On pondering Tim's advice, I wonder whether there are some people (like me perhaps) for whom such sites are not the best place to promote oneself. For example: suppose one is aiming for a career change - where they have worked in the past could be a distraction; Or suppose one has been out of the workforce raising children for many years?
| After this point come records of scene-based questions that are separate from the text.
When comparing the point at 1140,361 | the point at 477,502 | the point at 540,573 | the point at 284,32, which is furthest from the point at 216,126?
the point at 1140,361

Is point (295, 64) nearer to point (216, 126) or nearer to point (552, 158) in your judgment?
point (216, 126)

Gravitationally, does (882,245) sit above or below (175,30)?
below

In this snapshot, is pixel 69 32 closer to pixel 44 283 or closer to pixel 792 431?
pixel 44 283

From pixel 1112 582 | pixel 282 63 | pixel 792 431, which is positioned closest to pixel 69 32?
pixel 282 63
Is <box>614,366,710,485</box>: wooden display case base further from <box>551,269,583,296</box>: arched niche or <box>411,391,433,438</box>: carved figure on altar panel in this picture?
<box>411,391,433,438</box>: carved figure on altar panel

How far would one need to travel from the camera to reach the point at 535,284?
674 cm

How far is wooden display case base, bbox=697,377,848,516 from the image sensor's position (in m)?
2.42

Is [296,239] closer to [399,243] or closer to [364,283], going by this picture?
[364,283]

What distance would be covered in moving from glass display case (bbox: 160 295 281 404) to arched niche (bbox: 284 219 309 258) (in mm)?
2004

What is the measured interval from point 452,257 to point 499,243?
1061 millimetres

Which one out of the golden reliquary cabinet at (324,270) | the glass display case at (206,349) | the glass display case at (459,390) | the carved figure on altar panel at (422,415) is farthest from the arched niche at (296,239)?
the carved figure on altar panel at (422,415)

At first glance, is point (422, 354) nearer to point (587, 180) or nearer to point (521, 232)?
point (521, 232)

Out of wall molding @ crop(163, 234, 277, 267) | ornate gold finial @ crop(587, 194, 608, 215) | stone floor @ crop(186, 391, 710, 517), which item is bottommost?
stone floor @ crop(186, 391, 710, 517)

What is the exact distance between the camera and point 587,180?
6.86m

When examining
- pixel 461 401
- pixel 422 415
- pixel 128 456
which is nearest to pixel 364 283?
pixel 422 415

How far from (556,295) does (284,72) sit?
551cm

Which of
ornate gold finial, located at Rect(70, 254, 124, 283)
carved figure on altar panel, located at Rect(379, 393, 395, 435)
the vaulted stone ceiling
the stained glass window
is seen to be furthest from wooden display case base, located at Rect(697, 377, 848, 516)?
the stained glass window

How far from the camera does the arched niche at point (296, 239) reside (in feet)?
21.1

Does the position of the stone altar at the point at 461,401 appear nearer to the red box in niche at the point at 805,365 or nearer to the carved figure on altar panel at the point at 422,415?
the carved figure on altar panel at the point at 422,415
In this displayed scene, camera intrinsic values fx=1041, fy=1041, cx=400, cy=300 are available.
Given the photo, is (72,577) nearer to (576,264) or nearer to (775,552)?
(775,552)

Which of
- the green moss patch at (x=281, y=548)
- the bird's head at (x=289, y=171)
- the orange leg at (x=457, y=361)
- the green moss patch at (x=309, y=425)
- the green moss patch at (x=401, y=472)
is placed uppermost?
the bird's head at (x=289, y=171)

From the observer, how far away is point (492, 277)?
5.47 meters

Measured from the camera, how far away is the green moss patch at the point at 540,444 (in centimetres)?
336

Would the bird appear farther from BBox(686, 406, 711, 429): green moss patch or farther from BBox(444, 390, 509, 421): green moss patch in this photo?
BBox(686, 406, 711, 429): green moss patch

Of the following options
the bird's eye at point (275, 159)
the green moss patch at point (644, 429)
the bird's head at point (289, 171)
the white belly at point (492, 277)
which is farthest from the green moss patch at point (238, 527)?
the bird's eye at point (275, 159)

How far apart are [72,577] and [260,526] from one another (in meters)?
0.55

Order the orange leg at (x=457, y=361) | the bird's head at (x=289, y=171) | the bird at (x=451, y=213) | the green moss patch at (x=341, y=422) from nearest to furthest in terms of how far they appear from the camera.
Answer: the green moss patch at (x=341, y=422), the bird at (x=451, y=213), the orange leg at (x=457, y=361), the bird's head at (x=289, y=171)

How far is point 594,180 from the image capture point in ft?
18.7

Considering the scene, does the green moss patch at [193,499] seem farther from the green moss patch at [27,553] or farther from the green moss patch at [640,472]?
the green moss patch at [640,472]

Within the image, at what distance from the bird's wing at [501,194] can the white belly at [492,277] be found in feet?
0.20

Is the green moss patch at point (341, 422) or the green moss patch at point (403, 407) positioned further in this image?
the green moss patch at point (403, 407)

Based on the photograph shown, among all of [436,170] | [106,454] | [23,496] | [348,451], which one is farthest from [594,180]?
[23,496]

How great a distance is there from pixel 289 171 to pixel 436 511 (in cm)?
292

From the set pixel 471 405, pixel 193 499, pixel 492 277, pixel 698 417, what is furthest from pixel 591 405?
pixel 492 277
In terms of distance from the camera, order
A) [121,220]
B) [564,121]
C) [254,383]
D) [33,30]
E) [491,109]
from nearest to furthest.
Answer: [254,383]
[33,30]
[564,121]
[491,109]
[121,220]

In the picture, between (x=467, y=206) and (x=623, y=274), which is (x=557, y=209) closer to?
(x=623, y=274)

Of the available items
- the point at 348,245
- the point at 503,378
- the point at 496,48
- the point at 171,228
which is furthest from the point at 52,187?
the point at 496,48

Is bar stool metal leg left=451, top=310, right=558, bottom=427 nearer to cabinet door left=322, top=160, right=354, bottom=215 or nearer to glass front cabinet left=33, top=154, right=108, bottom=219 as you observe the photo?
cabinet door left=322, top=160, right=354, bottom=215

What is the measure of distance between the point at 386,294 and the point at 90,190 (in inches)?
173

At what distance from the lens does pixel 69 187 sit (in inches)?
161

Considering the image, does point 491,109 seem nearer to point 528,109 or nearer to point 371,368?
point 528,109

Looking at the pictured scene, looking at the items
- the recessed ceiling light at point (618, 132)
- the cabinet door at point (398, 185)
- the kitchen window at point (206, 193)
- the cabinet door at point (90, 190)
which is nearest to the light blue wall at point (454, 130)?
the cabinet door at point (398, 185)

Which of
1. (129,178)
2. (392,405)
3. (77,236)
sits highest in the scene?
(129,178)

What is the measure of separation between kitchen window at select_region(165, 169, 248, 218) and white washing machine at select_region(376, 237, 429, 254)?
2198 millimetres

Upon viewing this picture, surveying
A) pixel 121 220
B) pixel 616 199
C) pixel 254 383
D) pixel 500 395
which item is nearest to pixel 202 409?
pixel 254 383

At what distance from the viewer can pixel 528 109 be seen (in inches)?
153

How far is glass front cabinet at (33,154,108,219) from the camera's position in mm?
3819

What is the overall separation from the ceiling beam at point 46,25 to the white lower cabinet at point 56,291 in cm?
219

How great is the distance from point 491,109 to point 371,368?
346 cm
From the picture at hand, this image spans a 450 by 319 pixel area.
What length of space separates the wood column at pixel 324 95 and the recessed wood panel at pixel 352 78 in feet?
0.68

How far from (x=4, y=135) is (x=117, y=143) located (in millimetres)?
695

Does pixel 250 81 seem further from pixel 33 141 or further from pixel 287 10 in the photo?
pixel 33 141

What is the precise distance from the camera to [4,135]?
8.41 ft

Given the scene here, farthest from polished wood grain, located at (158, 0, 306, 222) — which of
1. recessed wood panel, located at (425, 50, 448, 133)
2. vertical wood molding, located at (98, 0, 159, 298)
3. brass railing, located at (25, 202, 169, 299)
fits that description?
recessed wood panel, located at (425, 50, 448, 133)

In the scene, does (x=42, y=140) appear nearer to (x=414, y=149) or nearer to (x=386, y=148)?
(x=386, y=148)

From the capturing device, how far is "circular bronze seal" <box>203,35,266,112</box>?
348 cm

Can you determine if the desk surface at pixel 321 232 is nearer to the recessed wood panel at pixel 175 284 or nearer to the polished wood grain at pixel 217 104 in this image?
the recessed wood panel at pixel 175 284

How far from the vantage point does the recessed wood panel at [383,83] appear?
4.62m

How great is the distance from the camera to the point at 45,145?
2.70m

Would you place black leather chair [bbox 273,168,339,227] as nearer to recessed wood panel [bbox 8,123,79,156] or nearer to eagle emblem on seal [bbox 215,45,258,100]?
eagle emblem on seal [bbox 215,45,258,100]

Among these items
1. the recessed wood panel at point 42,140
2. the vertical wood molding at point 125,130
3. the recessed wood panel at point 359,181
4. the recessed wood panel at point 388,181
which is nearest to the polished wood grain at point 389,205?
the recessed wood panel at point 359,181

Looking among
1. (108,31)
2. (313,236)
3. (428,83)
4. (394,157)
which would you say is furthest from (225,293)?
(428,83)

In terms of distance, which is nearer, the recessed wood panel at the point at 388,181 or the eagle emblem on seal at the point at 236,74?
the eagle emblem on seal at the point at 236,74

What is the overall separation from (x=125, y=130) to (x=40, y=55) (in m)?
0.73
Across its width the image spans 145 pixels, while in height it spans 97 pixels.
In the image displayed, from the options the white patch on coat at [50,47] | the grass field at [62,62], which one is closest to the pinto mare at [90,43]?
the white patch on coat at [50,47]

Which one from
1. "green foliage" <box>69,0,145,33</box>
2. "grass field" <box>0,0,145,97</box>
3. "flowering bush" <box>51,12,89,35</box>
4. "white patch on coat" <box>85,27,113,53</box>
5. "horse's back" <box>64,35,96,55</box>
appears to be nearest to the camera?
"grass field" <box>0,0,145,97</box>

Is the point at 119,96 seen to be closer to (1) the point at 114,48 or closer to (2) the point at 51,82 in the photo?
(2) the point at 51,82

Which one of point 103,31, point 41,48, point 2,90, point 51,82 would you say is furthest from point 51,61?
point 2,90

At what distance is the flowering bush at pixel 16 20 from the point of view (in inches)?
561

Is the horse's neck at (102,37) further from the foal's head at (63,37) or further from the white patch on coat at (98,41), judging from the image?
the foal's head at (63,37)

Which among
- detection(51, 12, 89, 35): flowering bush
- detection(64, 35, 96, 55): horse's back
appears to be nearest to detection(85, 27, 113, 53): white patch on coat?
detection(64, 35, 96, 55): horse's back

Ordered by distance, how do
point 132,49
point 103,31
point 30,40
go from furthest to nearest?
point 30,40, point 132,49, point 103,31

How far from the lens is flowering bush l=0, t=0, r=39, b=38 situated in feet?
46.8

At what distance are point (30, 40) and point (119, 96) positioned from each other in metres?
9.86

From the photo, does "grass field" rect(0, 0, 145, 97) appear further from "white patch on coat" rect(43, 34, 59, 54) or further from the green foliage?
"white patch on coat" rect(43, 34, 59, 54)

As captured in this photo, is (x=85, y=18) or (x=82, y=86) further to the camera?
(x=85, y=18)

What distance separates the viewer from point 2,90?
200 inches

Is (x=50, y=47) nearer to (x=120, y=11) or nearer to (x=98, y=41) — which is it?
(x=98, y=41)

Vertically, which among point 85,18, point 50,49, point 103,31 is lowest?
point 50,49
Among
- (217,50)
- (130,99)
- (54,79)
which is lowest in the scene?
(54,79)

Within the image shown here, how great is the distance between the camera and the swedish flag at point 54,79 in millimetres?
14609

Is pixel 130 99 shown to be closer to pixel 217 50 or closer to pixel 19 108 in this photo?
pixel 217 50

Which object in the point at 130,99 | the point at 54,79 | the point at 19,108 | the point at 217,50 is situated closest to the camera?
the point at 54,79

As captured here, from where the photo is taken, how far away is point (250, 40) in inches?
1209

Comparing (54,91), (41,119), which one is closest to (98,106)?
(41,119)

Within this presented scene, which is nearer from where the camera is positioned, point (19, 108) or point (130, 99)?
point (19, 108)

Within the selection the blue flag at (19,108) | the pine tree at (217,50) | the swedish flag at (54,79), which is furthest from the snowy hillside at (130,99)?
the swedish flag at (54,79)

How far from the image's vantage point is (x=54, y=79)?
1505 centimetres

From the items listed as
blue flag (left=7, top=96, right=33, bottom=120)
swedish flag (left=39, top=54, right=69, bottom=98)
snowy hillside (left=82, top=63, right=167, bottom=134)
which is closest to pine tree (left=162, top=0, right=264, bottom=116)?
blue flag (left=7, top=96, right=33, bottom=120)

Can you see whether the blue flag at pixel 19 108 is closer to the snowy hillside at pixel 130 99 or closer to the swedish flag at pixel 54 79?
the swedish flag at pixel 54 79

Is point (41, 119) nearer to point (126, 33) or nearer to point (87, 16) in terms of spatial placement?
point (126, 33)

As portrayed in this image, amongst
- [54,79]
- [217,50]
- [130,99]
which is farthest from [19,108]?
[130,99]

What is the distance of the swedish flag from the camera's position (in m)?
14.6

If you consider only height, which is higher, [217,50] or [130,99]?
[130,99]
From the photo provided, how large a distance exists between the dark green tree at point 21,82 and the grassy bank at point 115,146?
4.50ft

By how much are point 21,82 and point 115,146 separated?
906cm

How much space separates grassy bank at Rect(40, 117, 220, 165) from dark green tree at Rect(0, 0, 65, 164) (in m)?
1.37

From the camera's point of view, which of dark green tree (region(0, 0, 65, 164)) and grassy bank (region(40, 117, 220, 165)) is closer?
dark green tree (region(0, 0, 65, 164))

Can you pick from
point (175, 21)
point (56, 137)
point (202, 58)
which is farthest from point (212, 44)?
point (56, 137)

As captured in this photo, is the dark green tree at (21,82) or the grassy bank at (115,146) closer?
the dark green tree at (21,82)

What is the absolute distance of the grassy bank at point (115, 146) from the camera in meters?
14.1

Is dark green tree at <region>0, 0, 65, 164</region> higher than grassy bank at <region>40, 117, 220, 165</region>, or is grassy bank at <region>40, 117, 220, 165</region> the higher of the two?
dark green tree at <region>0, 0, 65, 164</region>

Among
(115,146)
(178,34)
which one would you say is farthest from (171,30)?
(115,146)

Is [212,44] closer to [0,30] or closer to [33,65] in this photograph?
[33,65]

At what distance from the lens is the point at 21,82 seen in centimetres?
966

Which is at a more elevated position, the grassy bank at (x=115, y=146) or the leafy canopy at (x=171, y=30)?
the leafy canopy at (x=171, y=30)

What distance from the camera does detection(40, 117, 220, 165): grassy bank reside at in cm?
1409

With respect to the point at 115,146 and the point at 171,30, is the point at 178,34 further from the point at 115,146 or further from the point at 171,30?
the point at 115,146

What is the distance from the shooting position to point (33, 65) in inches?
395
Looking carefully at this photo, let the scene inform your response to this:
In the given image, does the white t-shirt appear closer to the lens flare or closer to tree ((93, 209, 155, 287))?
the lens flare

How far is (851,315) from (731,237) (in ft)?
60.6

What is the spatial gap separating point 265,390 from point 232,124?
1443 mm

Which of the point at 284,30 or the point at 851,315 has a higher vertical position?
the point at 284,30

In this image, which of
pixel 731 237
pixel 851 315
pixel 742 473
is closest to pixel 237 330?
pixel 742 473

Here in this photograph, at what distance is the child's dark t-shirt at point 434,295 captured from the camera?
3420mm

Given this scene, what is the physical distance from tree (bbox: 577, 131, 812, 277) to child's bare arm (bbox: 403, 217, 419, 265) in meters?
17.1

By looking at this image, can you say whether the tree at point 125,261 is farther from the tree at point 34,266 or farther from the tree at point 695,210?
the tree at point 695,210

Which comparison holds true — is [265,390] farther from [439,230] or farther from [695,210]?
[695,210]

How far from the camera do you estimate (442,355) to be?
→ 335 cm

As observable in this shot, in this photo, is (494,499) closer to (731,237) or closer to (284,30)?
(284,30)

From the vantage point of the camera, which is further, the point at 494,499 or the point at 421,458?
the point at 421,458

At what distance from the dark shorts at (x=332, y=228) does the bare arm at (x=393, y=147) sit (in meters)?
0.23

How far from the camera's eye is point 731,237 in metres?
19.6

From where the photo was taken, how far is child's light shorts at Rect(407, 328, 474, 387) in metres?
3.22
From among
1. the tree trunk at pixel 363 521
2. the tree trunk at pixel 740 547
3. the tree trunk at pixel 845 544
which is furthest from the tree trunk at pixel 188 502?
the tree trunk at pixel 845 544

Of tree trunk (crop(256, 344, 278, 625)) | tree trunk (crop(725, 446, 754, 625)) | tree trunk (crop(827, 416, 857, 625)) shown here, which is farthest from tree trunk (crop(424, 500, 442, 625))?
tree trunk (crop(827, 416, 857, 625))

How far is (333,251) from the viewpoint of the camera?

Or working at positions below one's ability during those child-free years because they are the only ones with child-friendly hours?

If I were to convert Tim's warning signs into a to-do list, re-ordering for the limited position LinkedIn has in my humble ambitions:

  1. Keep profile updated:
    Thankfully, LinkedIn sends out notices fairly regularly, so when someone else updated their profile recently I let it prompt me into updating mine.
  2. Come up with an appealing headline
    Particularly difficult for humble people - could you point to some good ones?
    (Update August 8: Michael Keleman recommends precise (unpuffy) clarity)
  3. Improve summary without just copying resume
  4. Find a few more connections.
    Eek, I'm not keen on quantifying my connections, so I'll not let Tim's "at least 100" factor in at all. (Except cousins: I still take childish pleasure in having lots of cousins (>50)).
  5. Complete profile
    If I did, I would run out of things to update it with?
  6. Keep personalising connection requests
    - yes, of course, would anyone send a generic request except to someone they know very, very well?
  7. Keep seeking constructive groups
    Two of the ones I joined are more often spammed than constructive
  8. Find new ways to contribute constructively to groups
  9. Provide true, specific recommendations for others
    It is the only kind I would, but for whom would my recommendation be desirable?
  10. Recommendations? Does anyone take them seriously?
    Even Tim admits they don't carry a lot of weight. Maybe he just wanted to round out his "10" signs? How useful are they if you're not sure what kind of work you're seeking? Might they be counter-productive the more generic they are, or if they are more relevant to past than future ambitions?

What would you advise?

References

Keleman, M. (2010, January). LinkedIn Taglines. Retrieved August 9, 2012, from http://recruitinganimal.typepad.com/ch/2010/01/linkedin-taglines.html
Smith, D. (2012, July 28). RT @WayneMansfield: 10 Signs You Are Being Lazy On LinkedIn [...] #inf2506. @das013. microblog. Retrieved from https://twitter.com/das013/status/229111276884865024
Tyrell-Smith, T. (2012, July 26). 10 Signs you are being lazy on LinkedIn. Retrieved from http://fixbuildanddrive.com/10-signs-you-are-being-lazy-on-linkedin

Part of my Wordpress→Blogger journey, this post transferred Jan-Feb 2021 in republication of my 29 July 2012 post at my experimental self-hosted Wordpress.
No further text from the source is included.